In this study, the multiple eigenvector fusion technology was used to evaluate and compare the performance of five models in the differentiation between FRI and Non-FRI. It was validated that TSDPSO-SVM had the maximum overall prediction ability and could effectively distinguish between FRI and Non-FRI. In addition, 22 characteristics, such as nonunion of bone, fracture, Staphylococcus aureus, Pseudomonas aeruginosa, persistent exudation, and age, were ranked based on their medical importance in the differentiation between FRI and Non-FRI. These efforts may also conduce to the early diagnosis of FRI and can also provide reference for clinicians, especially those with insufficient experience. Further, it was found that the cumulative interpretable variation of the top 9 features exceeded 80%, which may exert a greater impact on the predictability of the model. Despite certain accomplishments in this study, there are still some limitations and assumptions that need to be addressed.

  1. 1.

    Limitations of data collection Data collection of FRI is a complex and labor-intensive task. In this study, it can be assumed that accurate and comprehensive datasets related to FRI have been collected. However, in the real world, due to many limitations, such as limited time, resources, and manpower, there may be a failure to obtain datasets with sufficient scales and diversities.

  2. 2.

    Limitations of feature selection In this study, a multi-dimensional feature fusion method was adopted to combine information from different feature dimensions for the identification of FRI. However, in practical applications, there may be a failure to obtain all potentially valuable features. Additionally, there may also be deviations or errors in feature selection, which could result in a decrease in the model's performance.

  3. 3.

    General limitations of experimental results This study primarily focuses on the specific issue of FRI, and hence the model's performance can only be evaluated in this particular context. However, the application and performance of this model in other medical fields still require further evaluation and validation.

  4. 4.

    Limitations on interpretability As a black box model, TSDPSO-SVM has certain limitations in terms of interpreting corresponding recognition results. In practical applications, being able to explain the model's results may be important for clinicians and patients. Therefore, further research and exploration are necessary to improve the model's interpretability.

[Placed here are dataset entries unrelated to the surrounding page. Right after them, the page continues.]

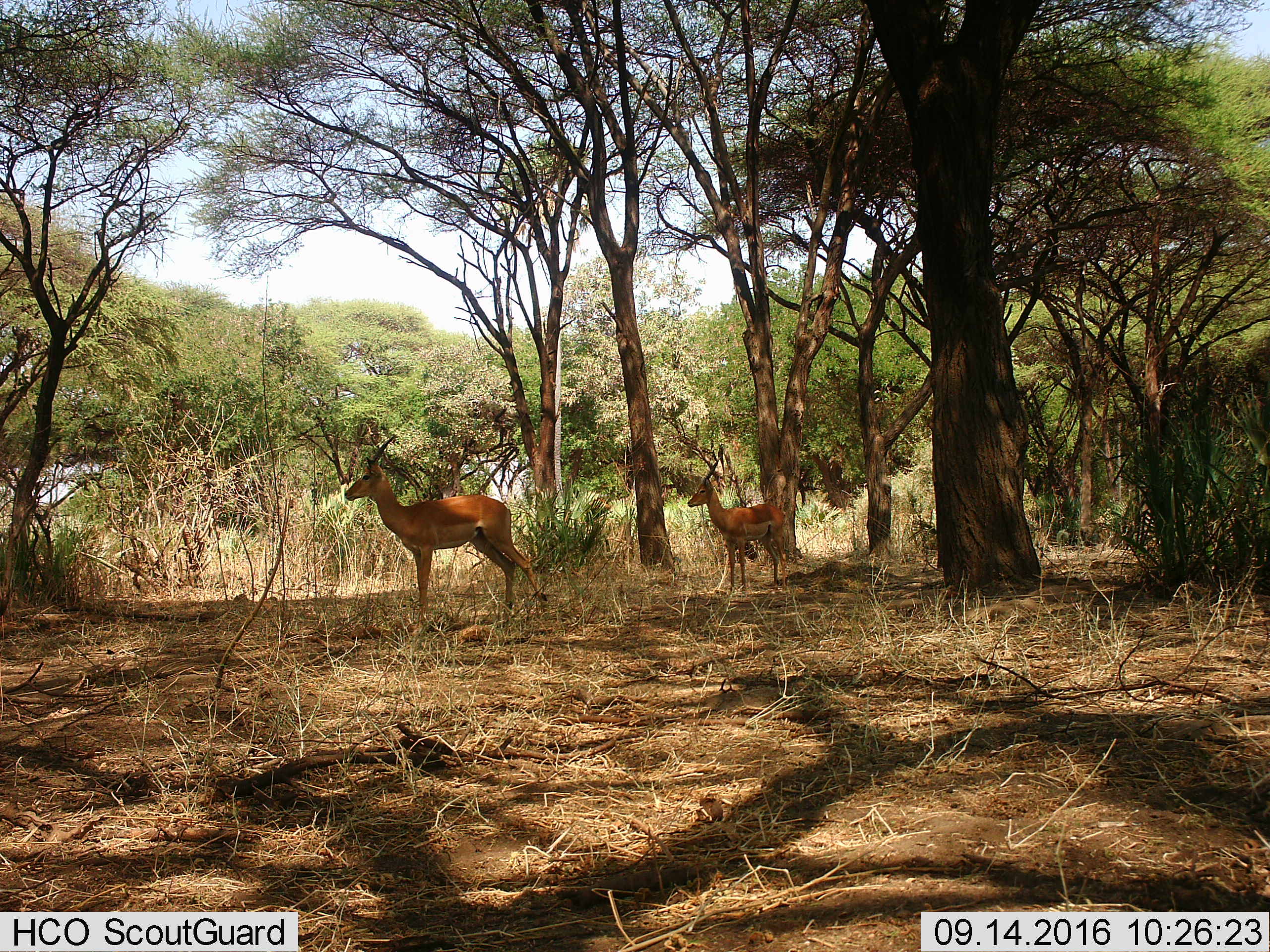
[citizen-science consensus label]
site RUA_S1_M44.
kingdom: Animalia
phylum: Chordata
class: Mammalia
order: Artiodactyla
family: Bovidae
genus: Aepyceros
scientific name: Aepyceros melampus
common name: impala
Impala (Aepyceros melampus), count 2. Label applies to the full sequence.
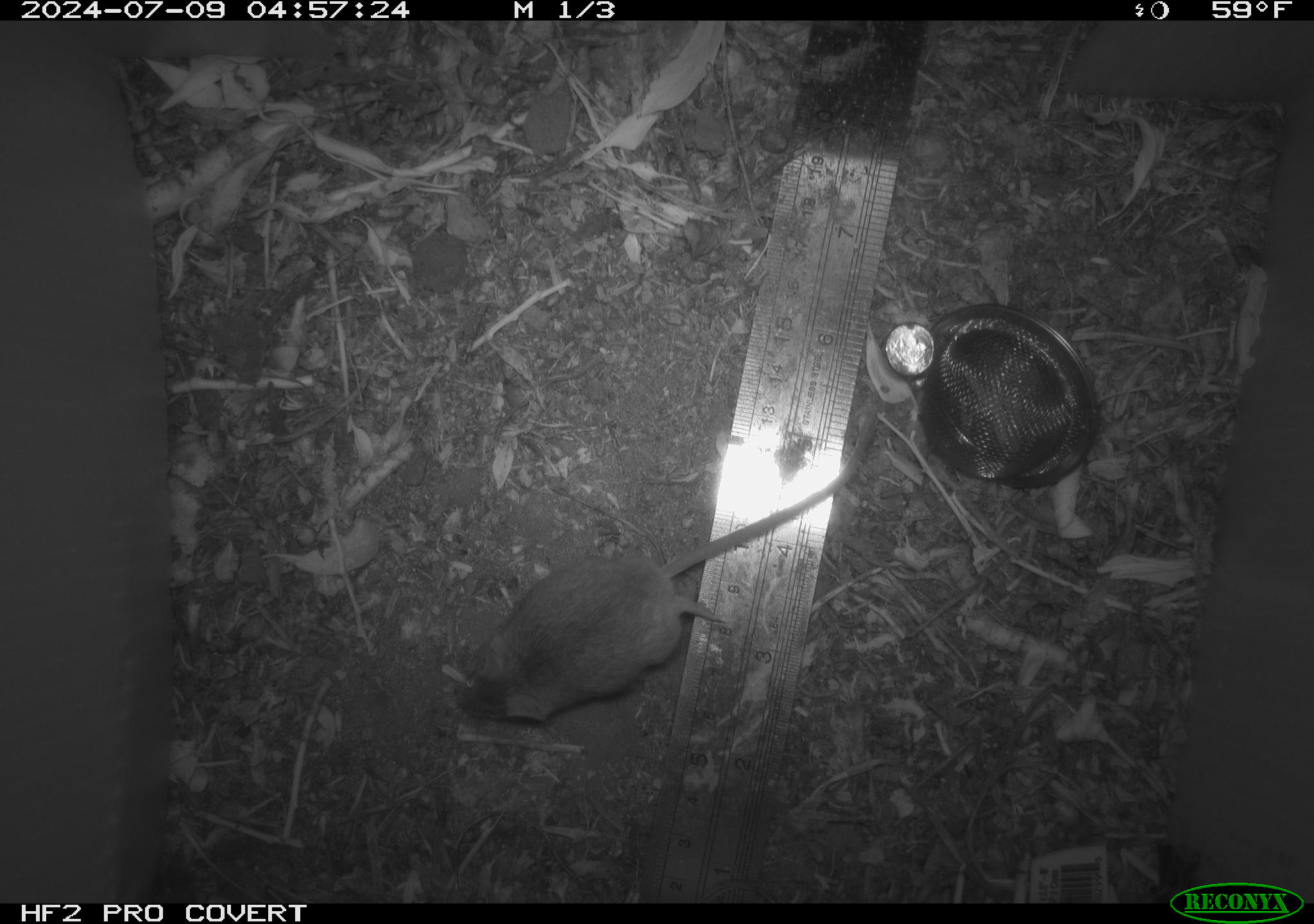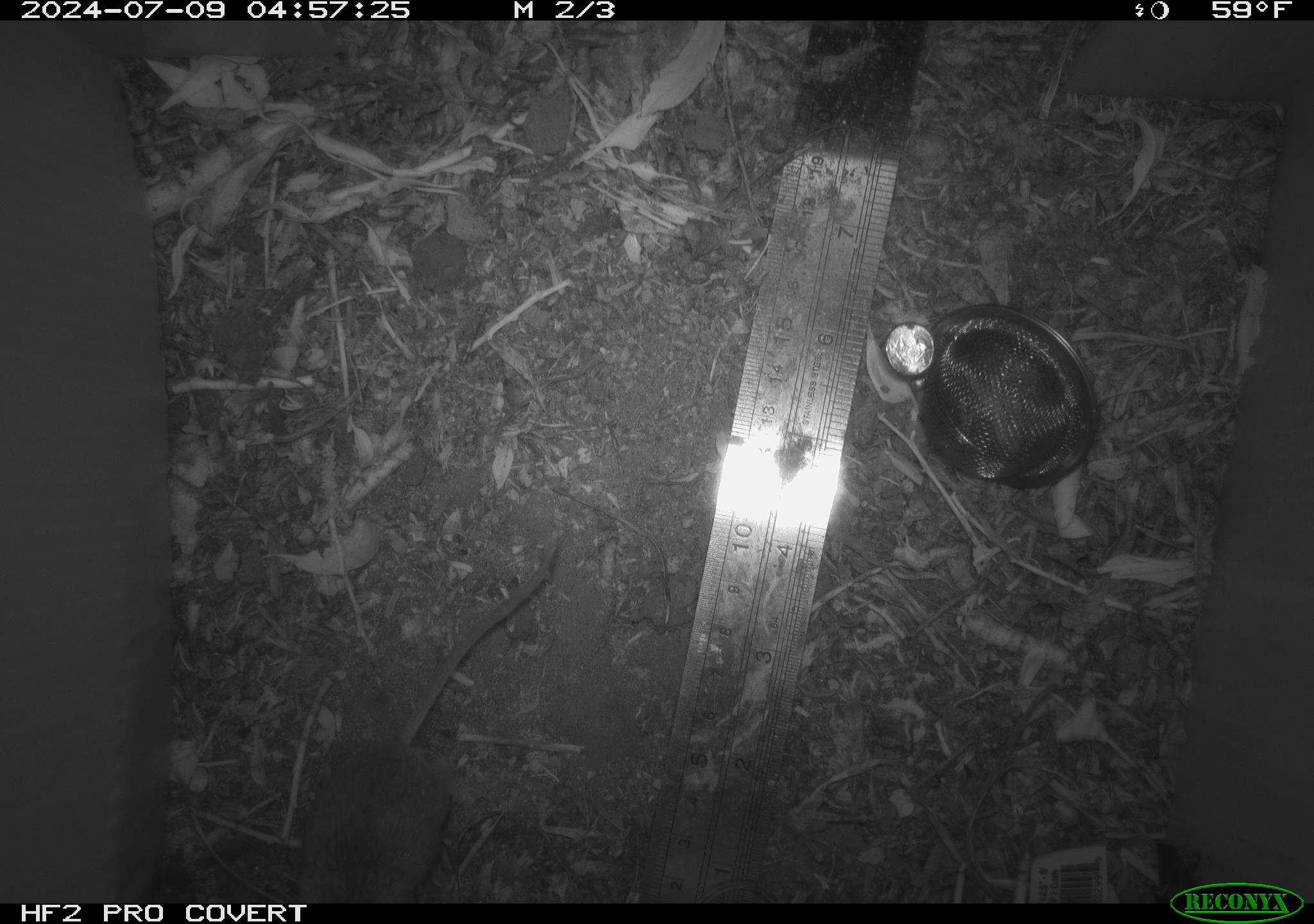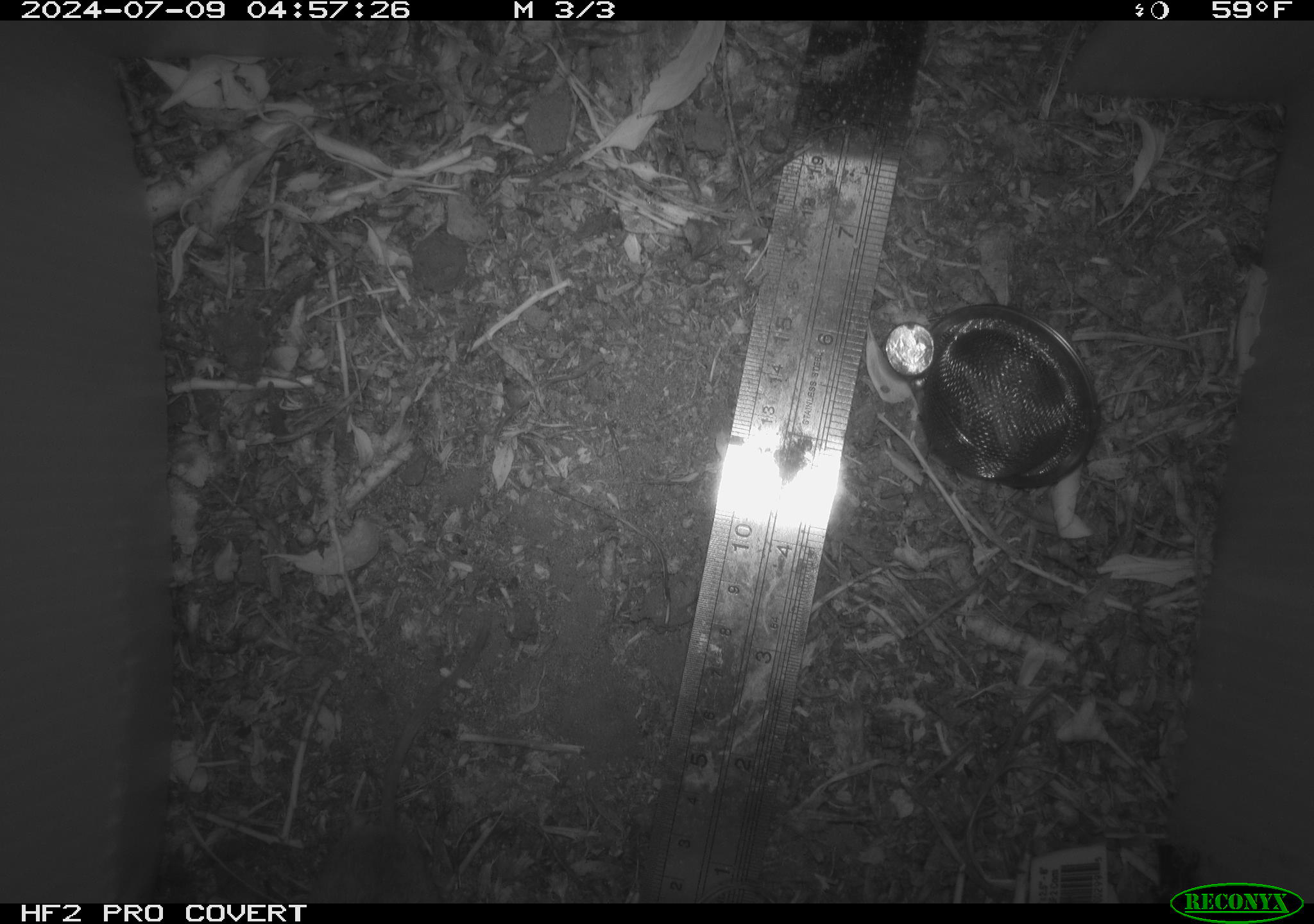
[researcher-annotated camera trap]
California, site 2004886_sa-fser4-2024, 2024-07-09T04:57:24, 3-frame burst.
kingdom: Animalia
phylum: Chordata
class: Mammalia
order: Rodentia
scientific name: Rodentia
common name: rodent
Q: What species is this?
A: Rodent (Rodentia).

In summary, the combination of the TSDPSO-SVM model and the multidimensional feature fusion method proposed in this study has certain limitations in the identification of FRI. Nonetheless, it still holds significant value in improving the accuracy and efficiency of the identification of FRI. Future research can focus on these limitations to enhance the performance and reliability of models related to the identification of FRI.

Data availability

The raw data supporting the conclusions of this article will be made available by Jianmin CHEN, without undue reservation.